# Boat Marinas



## Josh1009 (Aug 26, 2015)

Have spent some time surfing the net for info on marinas in the east Thailand area- Chonburi to Chantaburi area, without much success. If you have any info or links, please share it with me. Thanks.


----------



## Asian Spirit (Mar 1, 2010)

Josh1009 said:


> Have spent some time surfing the net for info on marinas in the east Thailand area- Chonburi to Chantaburi area, without much success. If you have any info or links, please share it with me. Thanks.


Hi Josh and welcome,

We live in the Philippines and happened to think; if you are unable to gain info from where you are, try contacting the Subic Bay Yacht Club here. They should have info on locations in Thailand.

Best of luck in your search.



Regards

Jet Lag


----------



## Josh1009 (Aug 26, 2015)

Thanks- I will check it out shortly.


----------



## Xynoplas (Aug 2, 2015)

What about Sattahip?


----------



## Josh1009 (Aug 26, 2015)

Good lead. Thanks very much.


----------



## Mweiga (Sep 24, 2010)

Josh1009 said:


> Have spent some time surfing the net for info on marinas in the east Thailand area- Chonburi to Chantaburi area, without much success. If you have any info or links, please share it with me. Thanks.
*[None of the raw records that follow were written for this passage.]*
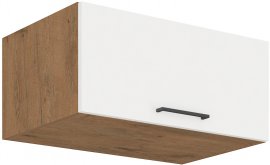 Gornji element Vigo - bijela sjaj - 80 cm GU-36 1F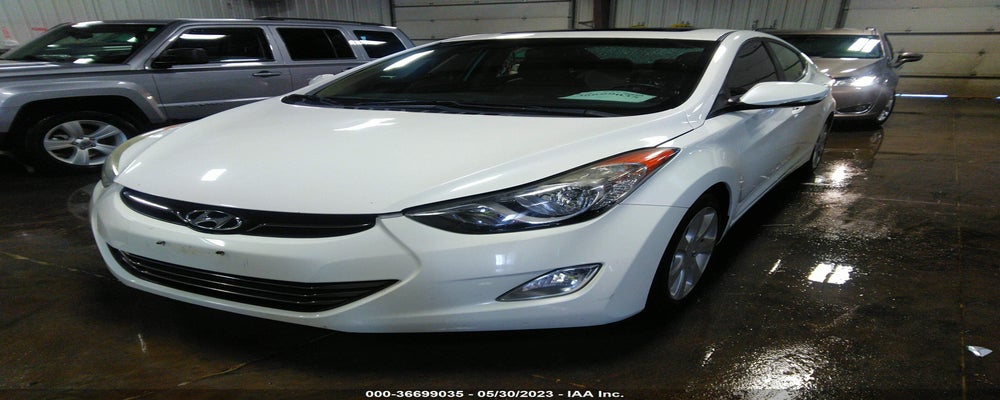 5NPDH4AE0DH378873 2013 HYUNDAI ELANTRA photo no. 6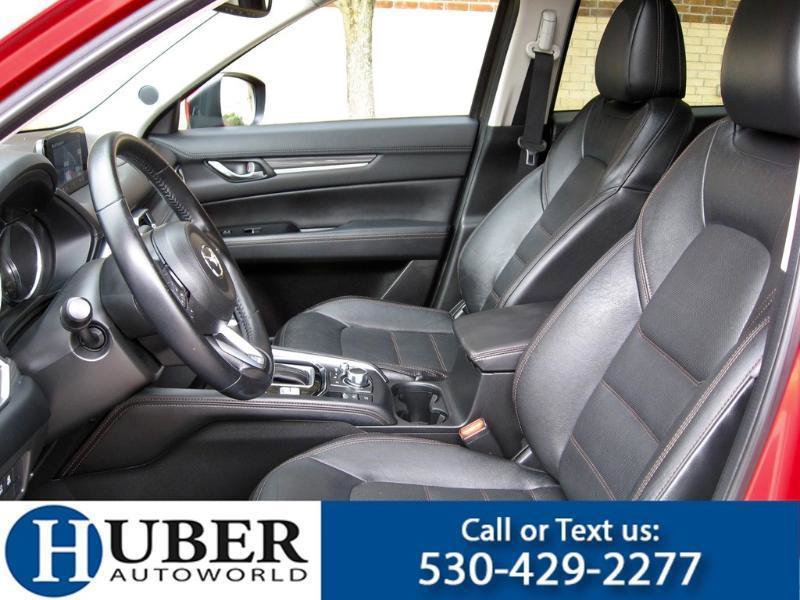 Used 2017 MAZDA CX-5 Grand Touring AWD/4WD image 8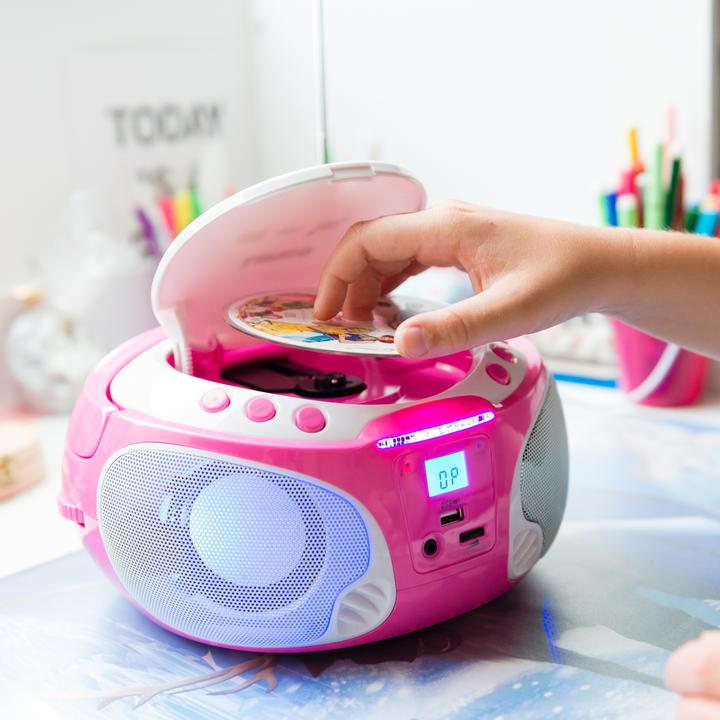 Image du produit Lenco Scd-650 (FM)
There's a large marina seven kms up the road from me at Ban Ampur lying between Bangsaray , where I live , and Pattaya. They offer all the usual facilities for boat owners including repairs and maintenance , a large hotel and chandlers for marine supplies. One of my extended Thai family works there in accounts. If you'd like contact details let me know.


----------



## Mweiga (Sep 24, 2010)

Further to above info , the Ban Ampur marina is called "Ocean Marina" and you can contact them via a website. Google it.
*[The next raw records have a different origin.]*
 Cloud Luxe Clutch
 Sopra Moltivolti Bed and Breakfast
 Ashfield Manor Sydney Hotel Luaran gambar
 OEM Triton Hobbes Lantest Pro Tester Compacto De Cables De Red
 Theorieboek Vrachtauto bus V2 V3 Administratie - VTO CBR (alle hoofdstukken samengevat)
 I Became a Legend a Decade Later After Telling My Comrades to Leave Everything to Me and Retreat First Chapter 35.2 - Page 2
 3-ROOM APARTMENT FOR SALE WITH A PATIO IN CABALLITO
There's also another called "Ocean Marina Yacht Club" close by just a few more kms up the road towards Pattaya at Jomtien. See their website. Looks more of a resort type marina.


----------



## Josh1009 (Aug 26, 2015)

A web link would be great if possible. Thanks.


----------



## Josh1009 (Aug 26, 2015)

Thanks again for the info.


----------



## Xynoplas (Aug 2, 2015)

Just curious. How do you normally find facilities for your boat?

I originally visited Thailand when I was in the Navy, and all coordination was done through Sattahip. This may mean that the Thai navy steams out of there, but it's obviously a serious port.

This link came up pretty easily:
Sattahip: Marinas in Sattahip,Changwat Chon Buri,Thailand - Rental Slips and Berths in Sattahip

Fair winds and following seas!


----------



## Josh1009 (Aug 26, 2015)

Surf the net to gather info, and then take a week off to check it all out- that's the plan. Thanks for the link.


----------



## Mweiga (Sep 24, 2010)

Xynoplas said:


> Just curious. How do you normally find facilities for your boat?
> 
> I originally visited Thailand when I was in the Navy, and all coordination was done through Sattahip. This may mean that the Thai navy steams out of there, but it's obviously a serious port.
> 
> ...


Sattahip is the Thai Navy base - I live ten kms away. Much of the area is under security restrictions.

Posted the link for Ocean Marina at Ban Amphur which is seventeen kms up the coast road towards Pattaya from Sattahip but this has been removed - it seems posting links is not allowed. If you Google "ocean marina ban amphur" you'll get it.


----------



## Asian Spirit (Mar 1, 2010)

Mweiga said:


> Sattahip is the Thai Navy base - I live ten kms away. Much of the area is under security restrictions.
> 
> Posted the link for Ocean Marina at Ban Amphur which is seventeen kms up the coast road towards Pattaya from Sattahip but this has been removed - it seems posting links is not allowed. If you Google "ocean marina ban amphur" you'll get it.


It's okay to post links when the information is requested. Problem was that when the link was tried several times it simply would not connect or work. That's why I removed the post/link..



Regards

Jet Lag
Moderator


----------